Geodiffussr: Generative Terrain Texturing with Elevation Fidelity
Tai Inui, Alexander Matsumura, Edgar Simo-Serra
TL;DR
This work tackles fast, controllable terrain generation that strictly adheres to a given Digital Elevation Map (DEM) while enabling text-driven texture synthesis. It introduces Geodiffussr, a flow-matching pipeline with multi-scale content aggregation (MCA) that injects DEM features from a pretrained VGG-16 into a UNet, conditioned on text via cross-attention, and augmented by upscaling for rendering. The key finding is that full MCA substantially improves perceptual texture quality and elevation-texture alignment (e.g., FID 10.29, LPIPS 0.066, ΔdCor 0.0016) compared to non-MCA baselines, establishing a strong baseline for 2.5D terrain ideation and previz.

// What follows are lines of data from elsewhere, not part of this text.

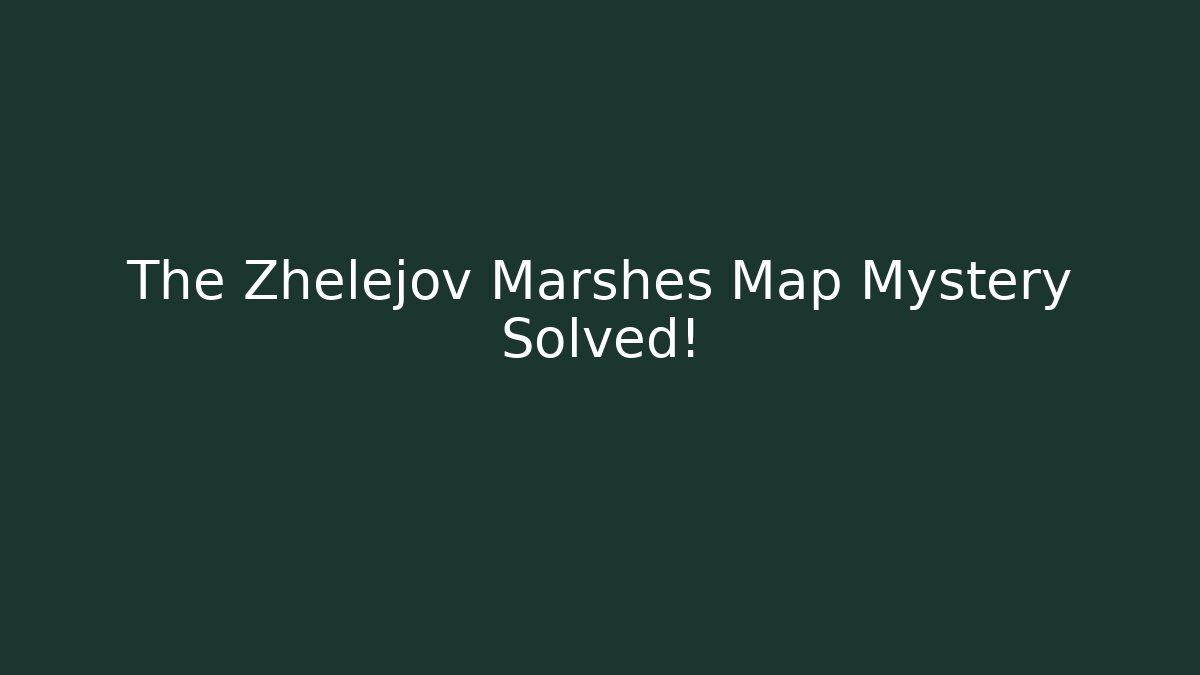 The Zhelejov Marshes Map Mystery Solved!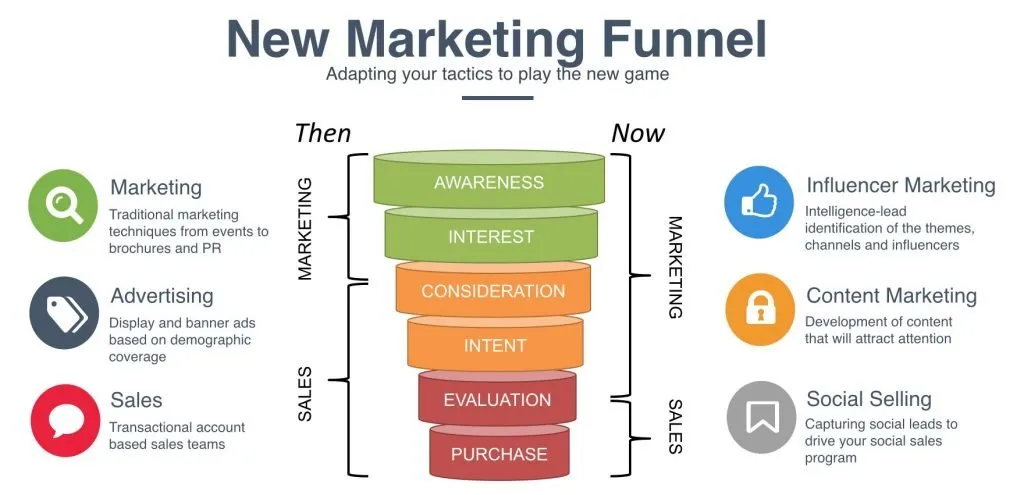 New Marketing Funnel
Adapting your tactics to play the new game

Then

Marketing
Traditional marketing techniques from events to brochures and PR

Advertising
Display and banner ads based on demographic coverage

Sales
Transactional account based sales teams

MARKETING

SALES

AWARENESS
INTEREST
CONSIDERATION
INTENT
EVALUATION
PURCHASE

Now

MARKETING

SALES

Influencer Marketing
Intelligence-lead identification of the themes, channels and influencers

Content Marketing
Development of content that will attract attention

Social Selling
Capturing social leads to drive your social sales program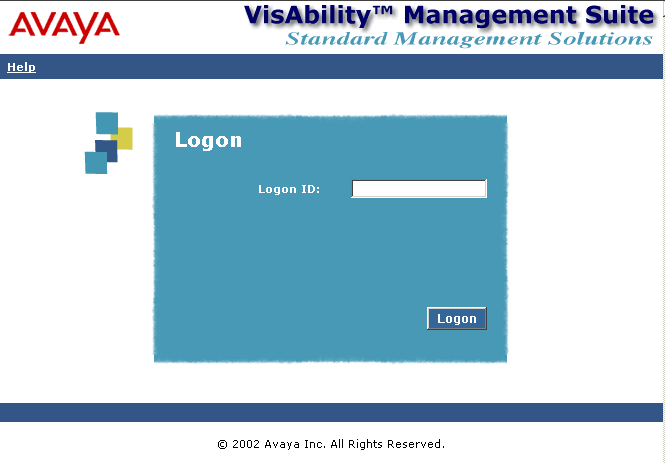 AVAYA

VisAbility™ Management Suite
Standard Management Solutions

Help

Logon

Logon ID:

Logon

© 2002 Avaya Inc. All Rights Reserved.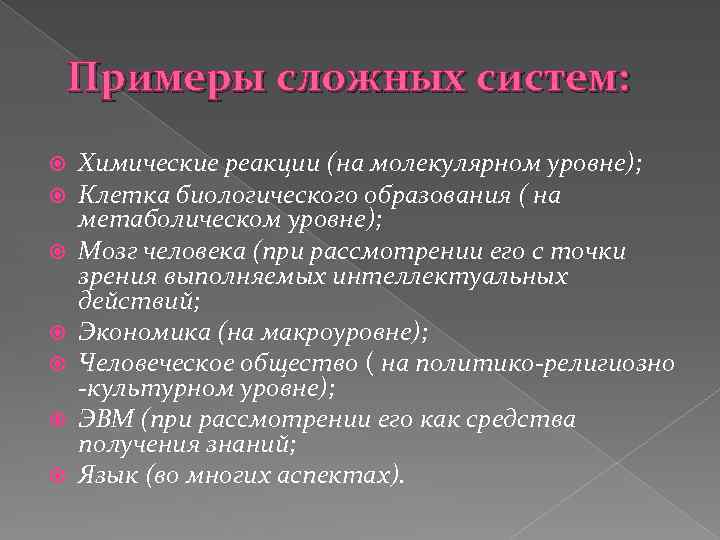 Примеры сложных систем:

Химические реакции (на молекулярном уровне);

Клетка биологического образования ( на метаболическом уровне);

Мозг человека (при рассмотрении его с точки зрения выполняемых интеллектуальных действий;

Экономика (на макроуровне);

Человеческое общество ( на политико-религиозно -культурном уровне);

ЭВМ (при рассмотрении его как средства получения знаний;

Язык (во многих аспектах).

The work also provides a biome-diverse DEM–satellite dataset and discusses practical paths to production-scale resolutions, positioning the approach as complementary to physical terrain and ecosystem models.
Abstract
Large-scale terrain generation remains a labor-intensive task in computer graphics. We introduce Geodiffussr, a flow-matching pipeline that synthesizes text-guided texture maps while strictly adhering to a supplied Digital Elevation Map (DEM). The core mechanism is multi-scale content aggregation (MCA): DEM features from a pretrained encoder are injected into UNet blocks at multiple resolutions to enforce global-to-local elevation consistency. Compared with a non-MCA baseline, MCA markedly improves visual fidelity and strengthens height-appearance coupling (FID $\downarrow$ 49.16%, LPIPS $\downarrow$ 32.33%, $Δ$dCor $\downarrow$ to 0.0016). To train and evaluate Geodiffussr, we assemble a globally distributed, biome- and climate-stratified corpus of triplets pairing SRTM-derived DEMs with Sentinel-2 imagery and vision-grounded natural-language captions that describe visible land cover. We position Geodiffussr as a strong baseline and step toward controllable 2.5D landscape generation for coarse-scale ideation and previz, complementary to physically based terrain and ecosystem simulators.